2. Then copy and paste the following questions to the assignment and print it out. You will then answer the following questions as briefly as sensibly possible. The answer to the following questions should be handwritten.
I. General Questions:
1. What is the name of the company?
2. What is the date on the Financial Statements?
3. Name the different statements composed in the financial statement.
4. Who were the auditors?
5. Was the audit opinion “Qualified” or “Unqualified”. What does it mean?
6. What years were presented in the balance sheet?
7. What were total assets for the most recent year presented?
8. What was the retained earnings total for the most recent year presented?

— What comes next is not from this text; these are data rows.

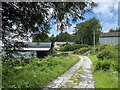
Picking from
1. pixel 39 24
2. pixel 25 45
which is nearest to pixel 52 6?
pixel 39 24

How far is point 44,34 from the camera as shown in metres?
5.45

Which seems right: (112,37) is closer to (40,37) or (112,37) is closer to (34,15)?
(40,37)

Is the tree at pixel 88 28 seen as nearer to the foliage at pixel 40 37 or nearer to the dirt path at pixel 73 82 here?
the foliage at pixel 40 37

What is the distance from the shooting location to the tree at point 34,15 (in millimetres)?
4669

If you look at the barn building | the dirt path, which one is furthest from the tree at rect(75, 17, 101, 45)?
the dirt path

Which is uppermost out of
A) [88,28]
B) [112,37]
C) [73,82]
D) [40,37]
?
[88,28]

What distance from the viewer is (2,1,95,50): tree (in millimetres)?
4669

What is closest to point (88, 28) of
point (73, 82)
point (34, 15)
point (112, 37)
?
point (112, 37)

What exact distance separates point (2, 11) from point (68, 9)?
128 centimetres

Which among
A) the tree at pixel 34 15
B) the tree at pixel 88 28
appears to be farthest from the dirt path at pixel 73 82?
the tree at pixel 34 15

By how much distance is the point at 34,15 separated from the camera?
484 cm

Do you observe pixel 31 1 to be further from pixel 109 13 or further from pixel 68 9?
pixel 109 13

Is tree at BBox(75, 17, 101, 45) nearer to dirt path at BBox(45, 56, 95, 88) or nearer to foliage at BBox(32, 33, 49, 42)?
foliage at BBox(32, 33, 49, 42)

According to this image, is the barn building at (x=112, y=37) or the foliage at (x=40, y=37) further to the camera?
→ the barn building at (x=112, y=37)
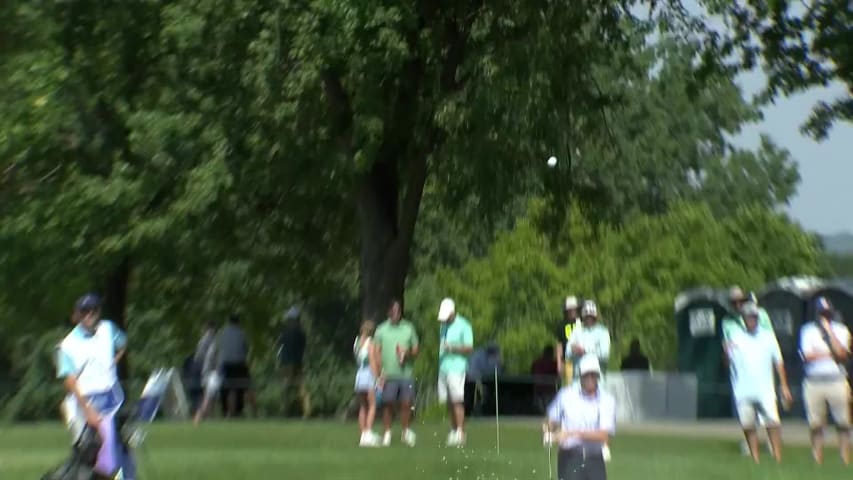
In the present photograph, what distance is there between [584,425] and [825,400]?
955cm

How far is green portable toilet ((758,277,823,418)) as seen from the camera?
36.8 meters

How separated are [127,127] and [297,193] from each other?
490cm

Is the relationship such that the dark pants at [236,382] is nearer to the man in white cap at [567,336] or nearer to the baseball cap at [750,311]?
the man in white cap at [567,336]

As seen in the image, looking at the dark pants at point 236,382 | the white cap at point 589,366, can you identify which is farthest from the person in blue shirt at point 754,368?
the dark pants at point 236,382

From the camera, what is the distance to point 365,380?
25.4 m

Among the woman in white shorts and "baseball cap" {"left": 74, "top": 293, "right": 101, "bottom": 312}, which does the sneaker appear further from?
"baseball cap" {"left": 74, "top": 293, "right": 101, "bottom": 312}

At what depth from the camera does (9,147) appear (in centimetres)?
3669

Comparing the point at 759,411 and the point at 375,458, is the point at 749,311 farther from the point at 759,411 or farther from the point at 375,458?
the point at 375,458

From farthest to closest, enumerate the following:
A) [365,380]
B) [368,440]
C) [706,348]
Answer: [706,348], [365,380], [368,440]

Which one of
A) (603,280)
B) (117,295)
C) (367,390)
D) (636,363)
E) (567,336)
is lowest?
(367,390)

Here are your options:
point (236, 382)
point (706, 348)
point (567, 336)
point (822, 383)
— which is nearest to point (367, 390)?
point (567, 336)

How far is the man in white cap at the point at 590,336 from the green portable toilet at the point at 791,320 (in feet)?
43.8

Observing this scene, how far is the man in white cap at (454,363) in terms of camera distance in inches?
939

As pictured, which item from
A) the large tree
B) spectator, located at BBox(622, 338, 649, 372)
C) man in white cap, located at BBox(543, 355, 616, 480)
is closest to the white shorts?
the large tree
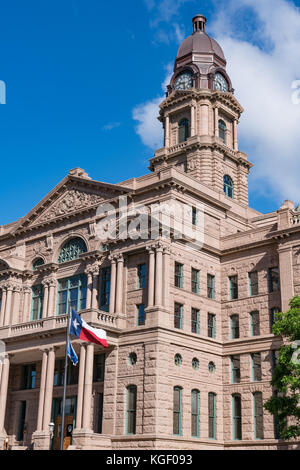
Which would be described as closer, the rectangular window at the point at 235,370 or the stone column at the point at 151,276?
the stone column at the point at 151,276

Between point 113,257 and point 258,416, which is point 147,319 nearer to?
point 113,257

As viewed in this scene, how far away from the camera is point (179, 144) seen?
5872cm

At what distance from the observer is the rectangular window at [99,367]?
→ 43.2 meters

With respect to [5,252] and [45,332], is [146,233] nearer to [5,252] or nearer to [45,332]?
[45,332]

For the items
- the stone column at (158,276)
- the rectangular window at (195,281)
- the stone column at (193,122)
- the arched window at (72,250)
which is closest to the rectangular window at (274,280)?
the rectangular window at (195,281)

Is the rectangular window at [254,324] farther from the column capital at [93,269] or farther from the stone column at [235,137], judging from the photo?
the stone column at [235,137]

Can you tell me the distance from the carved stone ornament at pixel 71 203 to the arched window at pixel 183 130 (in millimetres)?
13963

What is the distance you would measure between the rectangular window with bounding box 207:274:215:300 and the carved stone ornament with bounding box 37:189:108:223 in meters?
10.5

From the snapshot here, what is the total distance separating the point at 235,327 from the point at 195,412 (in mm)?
7292

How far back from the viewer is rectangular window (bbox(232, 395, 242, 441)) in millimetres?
42375

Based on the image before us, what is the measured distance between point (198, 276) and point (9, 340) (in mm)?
15378
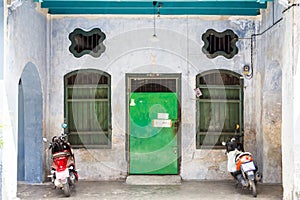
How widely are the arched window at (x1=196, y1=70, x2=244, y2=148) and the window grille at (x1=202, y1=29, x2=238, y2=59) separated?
1.19 feet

9. What was net income for the most recent year presented?
10. How many footnotes (or notes) were there?
II. Questions from the Financial Statements:
Note: Include a description and interpretation for each ratio. Explain what the results of this ratio indicate about the company’s performance and/or results. You may separate the ratios on the basis of liquidity, profitability, solvency etc. (Refer the attached file for the formulas)
Calculate the following with proper formulas:
1. Current Ratio:
2. Debt/equity ratio:
3. Net Profit Margin,
4. Return on Assets:
5. Return on Equity:
6. Earnings per share:
7. Sales to Net Working Capital Ratio:
8. Asset Turnover Ratio:
9. Inventory Turnover Ratio:
10. Operating cycle:
III. Questions from the Footnotes:
1. Explain briefly any two accounting policies of this company that interests you.
2. Describe the share capital of the corporation in the latest year.
3. Is there any change in the EPS (Earning per Share) that you calculated and that shown in the consolidated statement of income? Give reasons.
4. When is dividends recognized by this corporation.
5. List the intangible assets and explain the accounting treatment.